Our friends at JB have been on the forefront of market tracking for years now. They have staff that travels around the country to gather data from builders in particular, and have built a tremendous network.

I don’t mind being labeled as ‘slowing’ because…..well, I guess it beats falling!

Their definition of Slowing:

Markets in the Slowing phase face alarming affordability levels, decelerating (or even declining) home price appreciation, and rapidly slowing sales—making capital investments less attractive. Several of these slowing markets were among the first to recover from the initial COVID panic in April 2020.

    • In-migration and job growth, fueled by the proliferation of work-from-home policies, set these markets apart as higher wage workers relocated due to the relative affordability—most notably DallasJacksonville, and Raleigh-Durham.
    • Current employment is well above prior peak levels in all of these markets. While strong job growth from high-wage sectors has buoyed these markets, it has also been the primary driver of their now strained affordability, with a significant number of locals now completely priced out of ownership.
    • YOY home price growth is decelerating rapidly, and construction volumes are pulling back from very high levels.

    Their business focus is tilted towards builders and new homes, but their analyses about the general market conditions are applicable to the resale market too.

    https://www.realestateconsulting.com/the-light-current-housing-cycle-landscape/

    Each area will have several variables that makes it unique, but we are a society that wants to label everything with one word. I have one word for you – auction. If an auction company took over real estate, we wouldn’t need opinions, analyses, or realtors!

--- --- ---

-- Work task A --
List the things that, according to the post on slowing housing markets, markets in the Slowing phase face.
-- Work task B --
Sum up the post on slowing housing markets in two sentences.
The lines that follow have nothing to do with the post on slowing housing markets.

-- Data --

--- --- ---

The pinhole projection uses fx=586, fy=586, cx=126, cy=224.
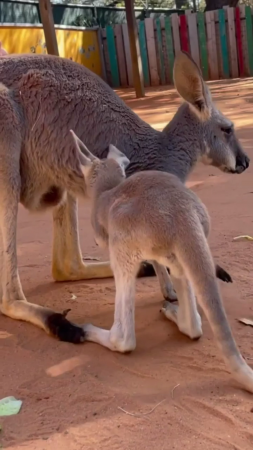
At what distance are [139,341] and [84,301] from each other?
25.9 inches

--- --- ---

-- Problem solution A --
- Alarming affordability levels
- Decelerating (or even declining) home price appreciation
- Rapidly slowing sales

-- Problem solution B --
JB, a firm that tracks markets by gathering data from builders around the country, describes Slowing markets as facing alarming affordability levels, decelerating home price appreciation, and rapidly slowing sales, with job growth from high-wage sectors having driven their now strained affordability. The writer adds that JB's analyses apply to the resale market too and suggests that if an auction company took over real estate, opinions, analyses, and realtors wouldn't be needed.